:: GOAL 1 ::
Name the new words that the reunion talk says the writer had to learn.
:: GOAL 2 ::
Format the rows from the line with "Of the dark" up to and including the final line of the rows as a numbered list, leaving out blank lines.

:: SELECTION ::
------------------------

Text of the “ten-minute talk” I gave to Harvard/Radcliffe 1966 classmates gathered for our 55th reunion via Zoom on June 21, 2021.
I would like to explore the connections between my work on Our Bodies, Ourselves (OBOS) and my new memoir, These Walls Between Us: A Memoir of Friendship across Race and Class.
Shortly after I graduated from college, feminism arrived in my life. Feminism challenged me to develop a new perspective on familiar scenes and relationships, to look at my kitchen and bedroom, for example, through a new lens. I had to learn new words like sexism, patriarchy, liberation, as well as the words of my own sexuality that I had never heard said aloud before. These were keys to a freedom I hadn’t known I needed.

------------------------

:: DATASET RECORDS ::
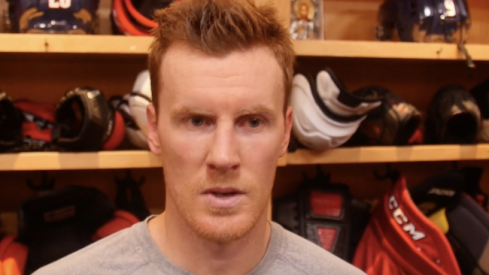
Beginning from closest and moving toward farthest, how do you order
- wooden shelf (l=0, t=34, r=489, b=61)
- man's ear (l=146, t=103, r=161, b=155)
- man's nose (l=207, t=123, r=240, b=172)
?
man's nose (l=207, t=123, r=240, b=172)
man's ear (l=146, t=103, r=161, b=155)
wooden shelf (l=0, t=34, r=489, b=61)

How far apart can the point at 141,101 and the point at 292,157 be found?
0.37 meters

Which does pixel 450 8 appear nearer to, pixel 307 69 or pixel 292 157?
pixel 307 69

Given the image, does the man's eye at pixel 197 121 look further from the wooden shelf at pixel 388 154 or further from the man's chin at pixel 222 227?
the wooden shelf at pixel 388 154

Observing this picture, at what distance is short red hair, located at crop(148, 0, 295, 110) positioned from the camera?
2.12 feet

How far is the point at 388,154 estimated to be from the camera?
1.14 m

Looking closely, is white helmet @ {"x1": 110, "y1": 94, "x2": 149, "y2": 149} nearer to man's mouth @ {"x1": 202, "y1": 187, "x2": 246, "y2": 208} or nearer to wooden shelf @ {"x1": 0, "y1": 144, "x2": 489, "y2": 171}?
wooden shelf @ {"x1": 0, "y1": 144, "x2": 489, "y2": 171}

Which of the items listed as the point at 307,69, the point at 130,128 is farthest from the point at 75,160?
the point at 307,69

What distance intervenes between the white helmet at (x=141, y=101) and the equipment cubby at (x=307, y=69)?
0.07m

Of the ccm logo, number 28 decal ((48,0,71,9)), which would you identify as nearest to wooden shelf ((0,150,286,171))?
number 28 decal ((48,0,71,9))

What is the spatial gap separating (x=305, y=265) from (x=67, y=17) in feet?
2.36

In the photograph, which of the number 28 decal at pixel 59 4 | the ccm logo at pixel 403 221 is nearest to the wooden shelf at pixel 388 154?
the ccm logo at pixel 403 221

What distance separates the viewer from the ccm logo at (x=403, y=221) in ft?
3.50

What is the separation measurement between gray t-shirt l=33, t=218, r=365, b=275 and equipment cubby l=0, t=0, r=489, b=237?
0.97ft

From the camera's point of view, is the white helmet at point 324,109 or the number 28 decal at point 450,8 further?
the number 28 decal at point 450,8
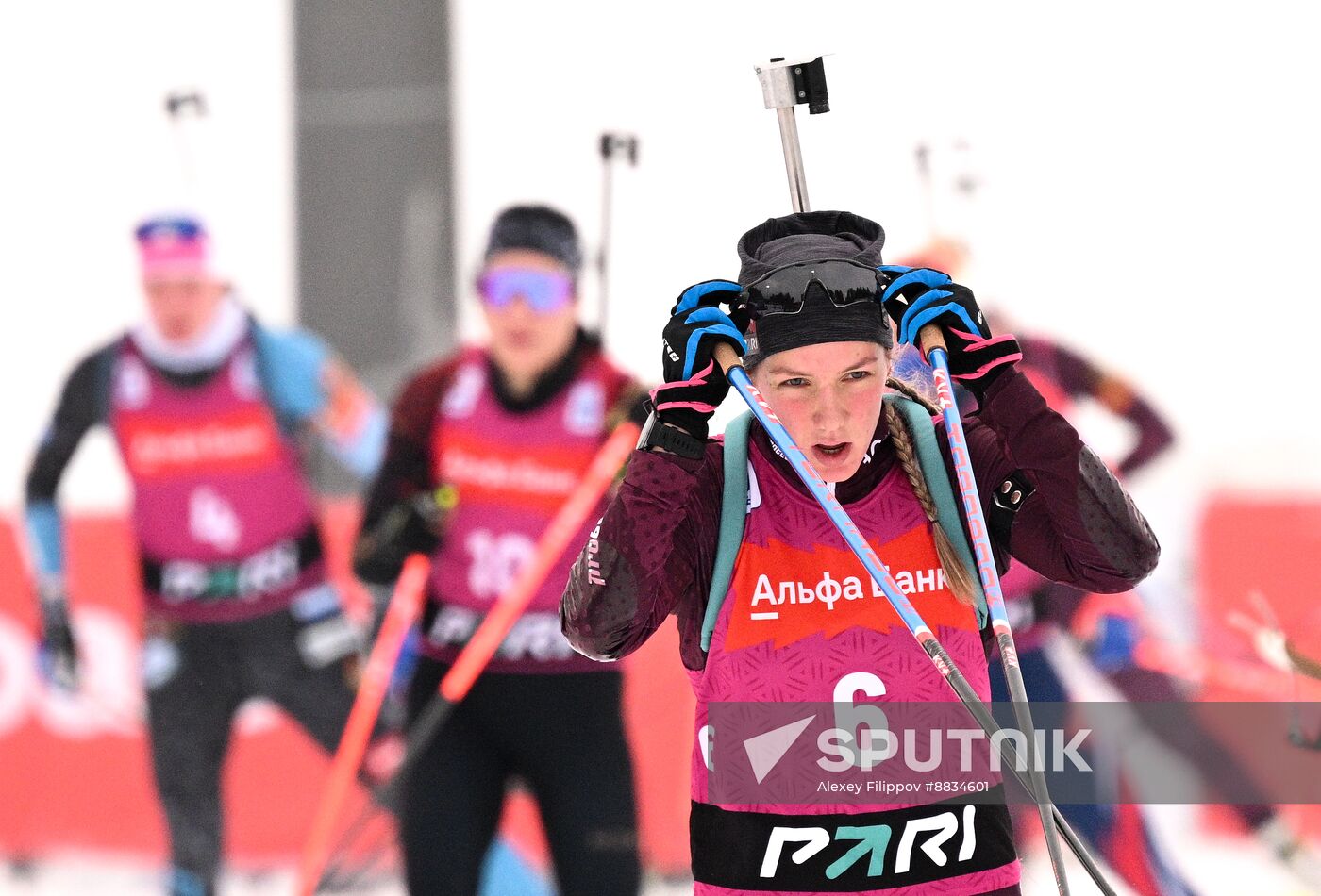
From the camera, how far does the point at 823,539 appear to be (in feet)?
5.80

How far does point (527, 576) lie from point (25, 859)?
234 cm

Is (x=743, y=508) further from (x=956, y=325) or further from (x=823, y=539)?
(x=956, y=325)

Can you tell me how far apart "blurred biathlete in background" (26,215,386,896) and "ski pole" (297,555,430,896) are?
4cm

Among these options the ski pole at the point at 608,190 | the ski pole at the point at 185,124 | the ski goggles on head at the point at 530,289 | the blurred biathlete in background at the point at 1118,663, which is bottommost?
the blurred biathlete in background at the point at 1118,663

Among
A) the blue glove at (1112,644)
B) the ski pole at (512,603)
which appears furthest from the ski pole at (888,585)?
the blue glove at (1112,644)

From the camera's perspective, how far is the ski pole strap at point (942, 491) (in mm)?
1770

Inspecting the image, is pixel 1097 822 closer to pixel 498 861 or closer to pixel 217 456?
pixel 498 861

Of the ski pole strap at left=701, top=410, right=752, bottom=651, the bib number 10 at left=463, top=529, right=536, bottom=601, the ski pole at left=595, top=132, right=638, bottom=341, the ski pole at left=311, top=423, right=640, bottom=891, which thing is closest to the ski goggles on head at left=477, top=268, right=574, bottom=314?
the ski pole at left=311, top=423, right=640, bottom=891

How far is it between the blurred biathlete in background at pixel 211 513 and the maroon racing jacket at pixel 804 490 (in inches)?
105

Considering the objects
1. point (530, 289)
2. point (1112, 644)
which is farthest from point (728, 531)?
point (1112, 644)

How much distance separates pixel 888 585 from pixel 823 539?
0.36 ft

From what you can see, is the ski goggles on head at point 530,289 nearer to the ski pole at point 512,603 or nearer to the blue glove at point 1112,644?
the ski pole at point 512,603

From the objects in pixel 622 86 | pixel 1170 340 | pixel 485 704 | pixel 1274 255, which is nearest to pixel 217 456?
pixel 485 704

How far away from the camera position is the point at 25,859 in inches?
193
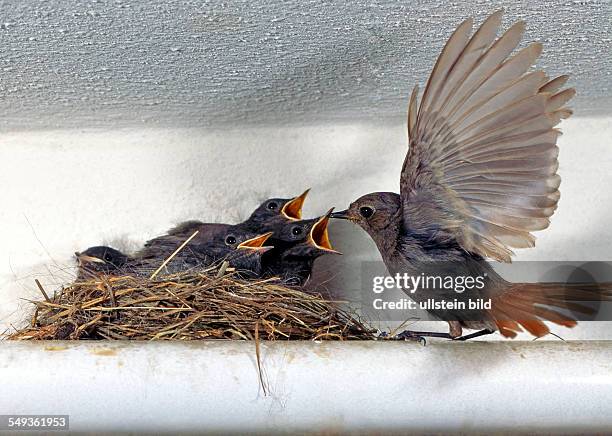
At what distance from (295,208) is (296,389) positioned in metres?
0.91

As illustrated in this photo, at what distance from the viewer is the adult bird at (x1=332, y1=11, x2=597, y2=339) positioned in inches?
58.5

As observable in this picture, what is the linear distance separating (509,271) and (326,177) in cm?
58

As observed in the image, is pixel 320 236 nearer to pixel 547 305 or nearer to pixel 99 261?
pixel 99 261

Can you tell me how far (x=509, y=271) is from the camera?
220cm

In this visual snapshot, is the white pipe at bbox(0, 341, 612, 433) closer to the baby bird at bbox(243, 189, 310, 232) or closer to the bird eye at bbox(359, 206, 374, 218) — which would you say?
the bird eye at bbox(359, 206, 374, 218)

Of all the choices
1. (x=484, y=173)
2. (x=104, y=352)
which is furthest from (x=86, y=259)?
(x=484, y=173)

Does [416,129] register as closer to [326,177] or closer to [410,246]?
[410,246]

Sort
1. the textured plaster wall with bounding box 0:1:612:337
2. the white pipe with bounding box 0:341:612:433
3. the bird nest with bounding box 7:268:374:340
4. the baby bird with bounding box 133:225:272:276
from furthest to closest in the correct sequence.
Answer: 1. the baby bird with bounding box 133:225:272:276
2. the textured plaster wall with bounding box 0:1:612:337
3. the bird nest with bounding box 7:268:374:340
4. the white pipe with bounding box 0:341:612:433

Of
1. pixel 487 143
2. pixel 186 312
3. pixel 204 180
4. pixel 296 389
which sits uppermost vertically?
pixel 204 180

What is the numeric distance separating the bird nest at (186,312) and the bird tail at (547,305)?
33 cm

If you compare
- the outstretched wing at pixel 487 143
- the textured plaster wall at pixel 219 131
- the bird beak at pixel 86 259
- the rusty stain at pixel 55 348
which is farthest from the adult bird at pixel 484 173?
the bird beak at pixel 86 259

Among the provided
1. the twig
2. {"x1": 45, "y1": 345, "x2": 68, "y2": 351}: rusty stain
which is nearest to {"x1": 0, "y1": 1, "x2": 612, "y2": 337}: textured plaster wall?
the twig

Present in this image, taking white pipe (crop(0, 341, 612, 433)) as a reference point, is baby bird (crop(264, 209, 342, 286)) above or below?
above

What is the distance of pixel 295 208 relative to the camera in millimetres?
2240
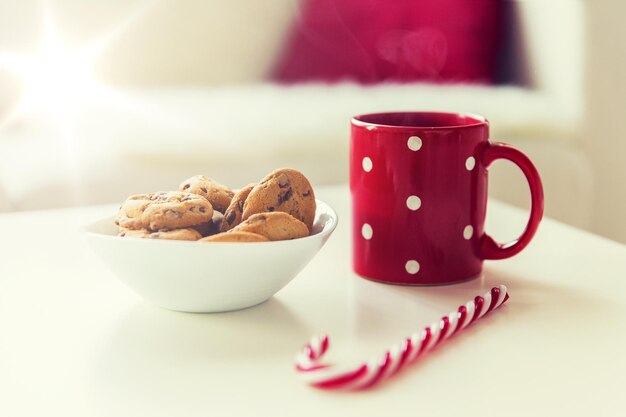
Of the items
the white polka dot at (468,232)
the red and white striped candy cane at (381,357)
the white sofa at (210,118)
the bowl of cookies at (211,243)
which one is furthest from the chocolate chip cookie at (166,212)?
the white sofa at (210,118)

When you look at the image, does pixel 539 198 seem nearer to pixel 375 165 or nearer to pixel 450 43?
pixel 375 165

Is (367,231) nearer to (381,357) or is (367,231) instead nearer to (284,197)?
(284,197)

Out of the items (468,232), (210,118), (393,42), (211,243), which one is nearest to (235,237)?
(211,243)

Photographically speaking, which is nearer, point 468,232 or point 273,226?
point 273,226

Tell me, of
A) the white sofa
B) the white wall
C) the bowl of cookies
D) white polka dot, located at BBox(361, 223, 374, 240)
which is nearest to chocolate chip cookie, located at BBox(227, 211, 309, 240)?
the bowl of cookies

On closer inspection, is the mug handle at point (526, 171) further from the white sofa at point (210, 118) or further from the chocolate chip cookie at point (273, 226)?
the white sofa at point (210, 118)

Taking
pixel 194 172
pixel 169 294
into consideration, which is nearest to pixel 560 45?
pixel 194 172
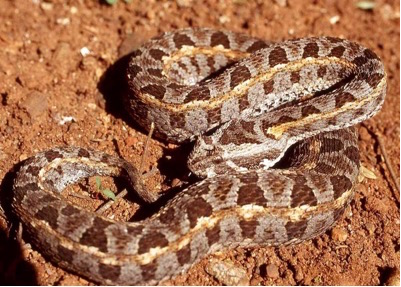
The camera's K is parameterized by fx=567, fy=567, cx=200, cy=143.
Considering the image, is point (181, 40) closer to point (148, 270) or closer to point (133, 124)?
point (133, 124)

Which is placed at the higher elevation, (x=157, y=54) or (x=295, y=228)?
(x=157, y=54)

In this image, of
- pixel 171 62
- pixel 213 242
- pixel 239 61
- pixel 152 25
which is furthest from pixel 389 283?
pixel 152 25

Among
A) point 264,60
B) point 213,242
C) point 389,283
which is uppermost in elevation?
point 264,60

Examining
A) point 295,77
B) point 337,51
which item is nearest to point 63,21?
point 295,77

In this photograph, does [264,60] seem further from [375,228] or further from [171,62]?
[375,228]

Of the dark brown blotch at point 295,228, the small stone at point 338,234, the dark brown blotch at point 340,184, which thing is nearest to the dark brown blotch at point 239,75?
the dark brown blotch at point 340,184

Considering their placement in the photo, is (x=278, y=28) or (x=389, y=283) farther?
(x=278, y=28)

------------------------

:: COMPLETE ANSWER 1 ::
sexism, patriarchy, liberation

:: COMPLETE ANSWER 2 ::
1. Of the dark brown blotch at point 295,228, the small stone at point 338,234, the dark brown blotch at point 340,184, which thing is nearest to the dark brown blotch at point 239,75?
2. the dark brown blotch at point 340,184
3. Considering their placement in the photo, is (x=278, y=28) or (x=389, y=283) farther?
4. (x=278, y=28)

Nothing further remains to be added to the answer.